1. An immunization formulation, comprising:

a) an antigen; and

b) an emulsan adjuvant.

2. The immunization formulation of claim 1, wherein the emulsan adjuvant is secreted from Acinetobacter calcoaceticus.

3. The immunization formulation of claim 2, wherein the emulsan adjuvant is secreted from Acinetobacter calcoaceticus RAG-1.

4. The immunization formulation of claim 1, wherein the emulsan adjuvant is secreted by a mutant of Acinetobacter calcoaceticus.

5. The immunization formulation of claim 4, wherein the emulsan adjuvant is secreted by a transposon mutant of Acinetobacter calcoaceticus.

6. The immunization formulation of claim 1, wherein the emulsan adjuvant has an average fatty acid chain length in a range of between about 10 carbons and about 20 carbons.

7. The immunization formulation of claim 1, wherein the emulsan adjuvant has a fatty acid density in a range of between about 25 nmol/mg emulsan and about 900 nmol/mg emulsan.

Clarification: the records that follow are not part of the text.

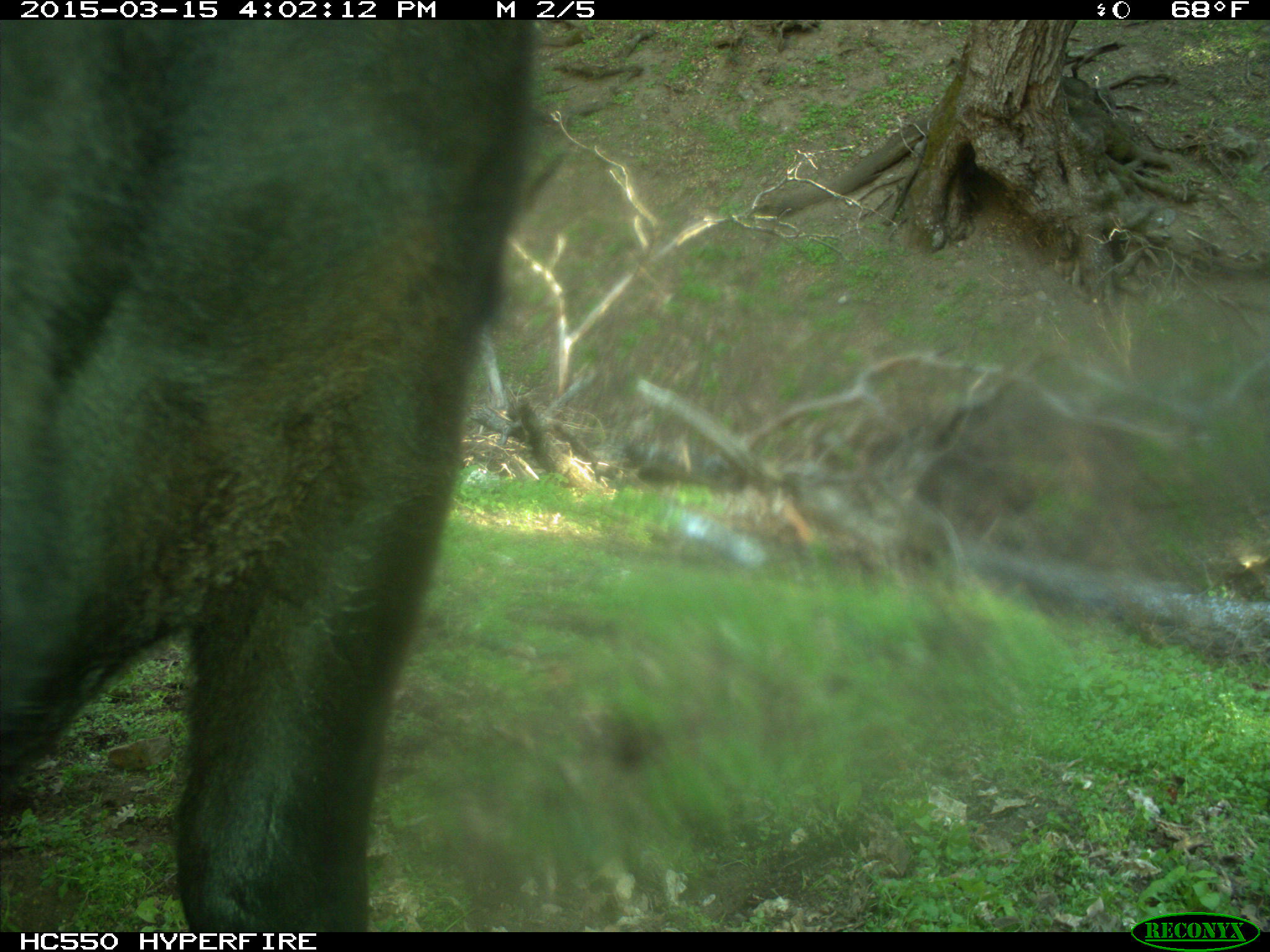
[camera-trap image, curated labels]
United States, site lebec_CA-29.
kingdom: Animalia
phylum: Chordata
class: Mammalia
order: Artiodactyla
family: Bovidae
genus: Bos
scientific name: Bos taurus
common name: domestic cow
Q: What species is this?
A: Bos taurus (domestic cow).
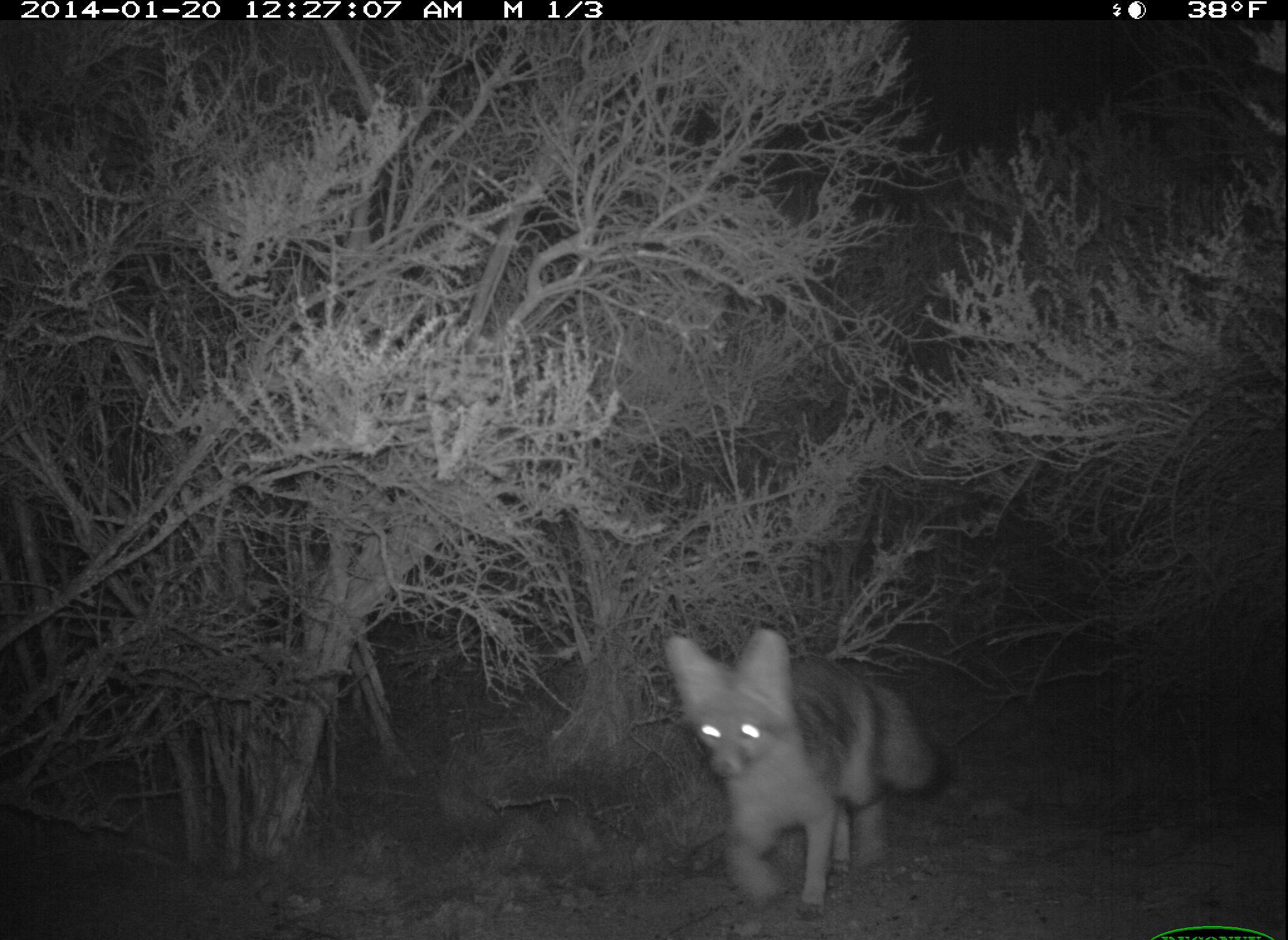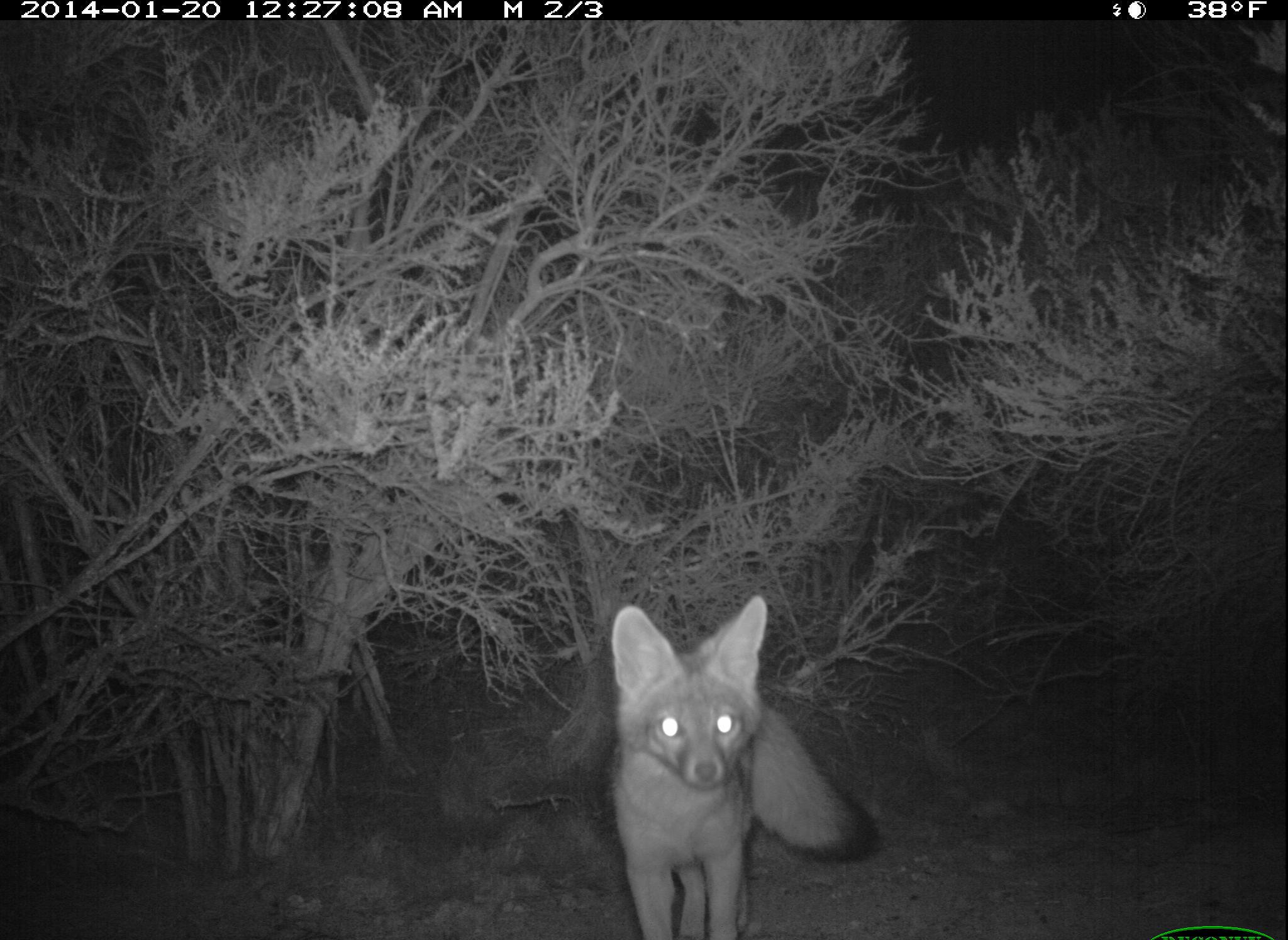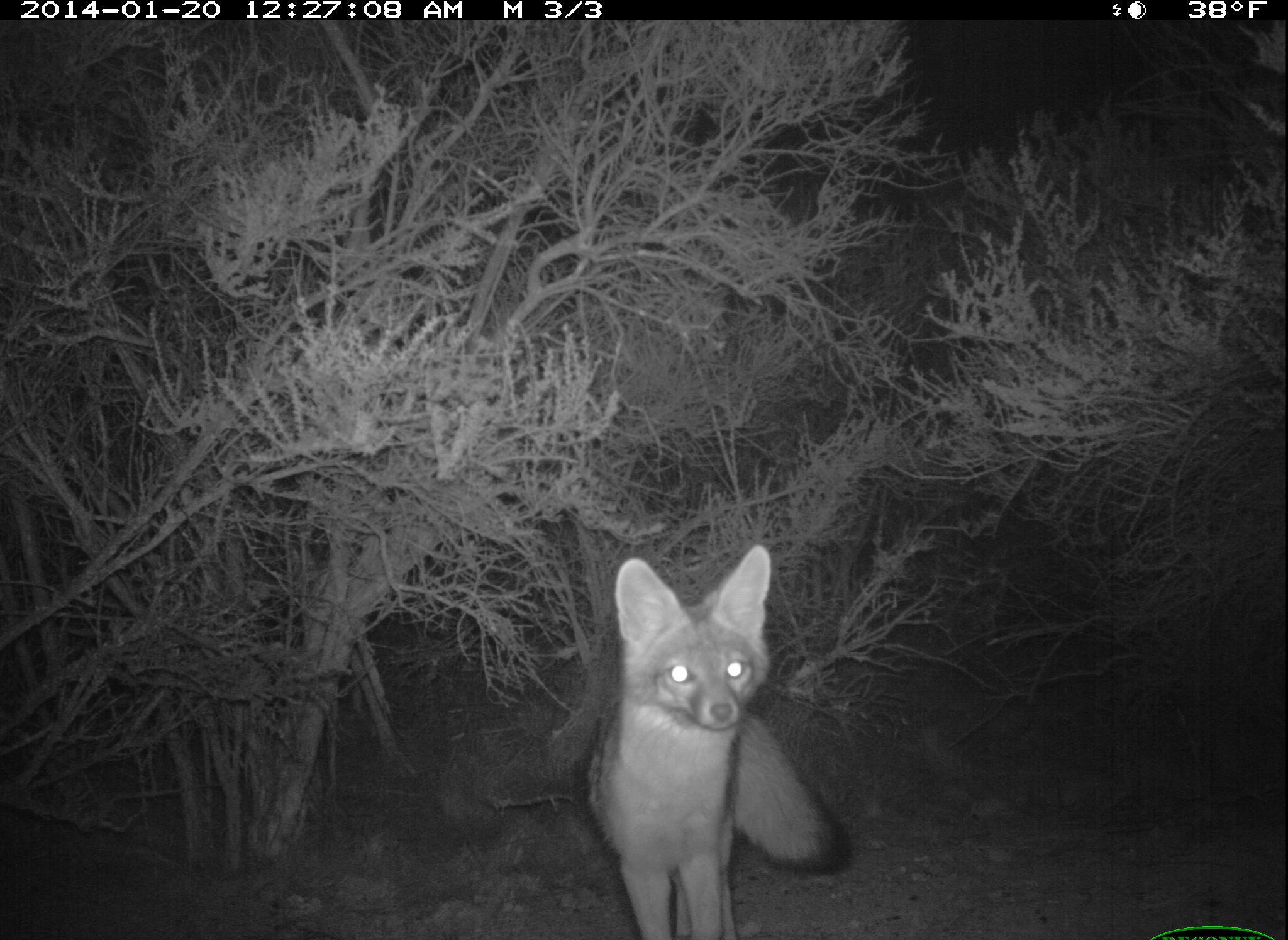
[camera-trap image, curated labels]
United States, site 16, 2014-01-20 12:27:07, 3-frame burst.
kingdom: Animalia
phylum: Chordata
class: Mammalia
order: Carnivora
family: Canidae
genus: Urocyon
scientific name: Urocyon cinereoargenteus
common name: gray fox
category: fox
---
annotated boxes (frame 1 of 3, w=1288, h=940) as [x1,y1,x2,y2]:
fox: [668,629,943,917]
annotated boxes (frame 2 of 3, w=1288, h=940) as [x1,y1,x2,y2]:
fox: [606,595,879,938]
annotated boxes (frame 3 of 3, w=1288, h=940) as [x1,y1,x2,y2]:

8. The immunization formulation of claim 1, wherein the emulsan adjuvant has an amount of saturated bonds in fatty acids of the analog in a range of between about 80 mole % and about 100 mole %.

9. The immunization formulation of claim 1, wherein the emulsan adjuvant has an amount of hydroxylated fatty acids in a range of up to 65 mole %.

10. The immunization formulation of claim 1, wherein the emulsan adjuvant is formed by feeding Acinetobacter calcoaceticus or a mutant thereof a compound selected from the group consisting of fatty acids, fatty acid salts, hydroxylated fatty acid salts and complex carbon sources that include fatty acids, said group having a carbon chain length in a range of between about 10 carbons and about 20 carbons.

11. The immunization formulation of claim 1, wherein the antigen is selected from the group consisting of peptides, polypeptides, viruses, bacteria, fungi, and parasites.

12. The immunization formulation of claim 11, wherein the antigen is dinitrophenol coupled to keyhole limpet hemocyanin.

13. A formulation comprising an antigen and an emulsan adjuvant for stimulating an immune response in an organism.